The R code for this problem is shown below


## we are taking in a command line argument
args <- commandArgs(TRUE)

## the argument is the number of random numbers we want to generate
numberofnumbers <- args[1]

## create and initalise a result variable
result <- 0

## generate array of random numbers
arrayofnumbers<- sample(1:10000,numberofnumbers,replace=T)

## loop through the array adding each value to the final result
for(i in 1:length(arrayofnumbers)){

## keep a running total
result = result + arrayofnumbers[i]

}

## display on screen the total value of all numbers added up
print(result)

We will refer to this code, as 'addingnumbers.r' in the examples that follow, you can cut and paste the code to create an R file of your own to try the examples out with.
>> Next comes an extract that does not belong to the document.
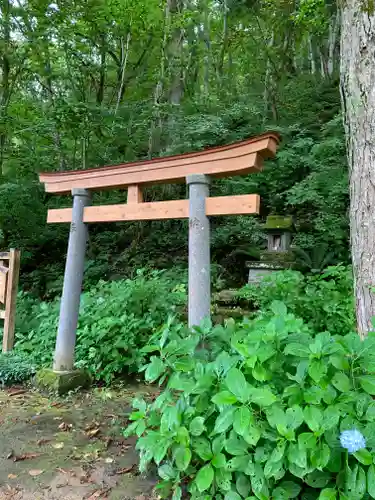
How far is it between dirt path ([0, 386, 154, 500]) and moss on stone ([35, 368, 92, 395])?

On your local machine you can run this code with either of the command lines shown below.

RScript addingnumbers.r 20000
R addingnumbers.r --quiet --args 20000

[edit] Submitting a Non-Parallel R Script

In this first example, we will look at submitting a standard R script to the BeSTGRID environment. To do this will be make use of the addingnumbers.rscript and the Grisu job submission tool.

Image:RTemplateJobDetails.png

Select on the left of the window, the R template, if you do not have this available, click the + to add it, see the Grisu documentation for more help. Give the job a unique name here we have called it R_Tutorial_AddingNumbers.

All other options on this screen can be left as is, Grisu has automatically selected a site with R installed to run the job at.

Click the Job Parameters tab at the top of the screen, it should look like the image below.

Image:RTemplateJobParameters.png

On this tab, use the Browse button to find the AddingNumbers.r file that you created earlier.

In the Optional arguments box enter 20000

Click the submit button, this will upload your R script to the BeSTGRID servers and schedule the job to be run.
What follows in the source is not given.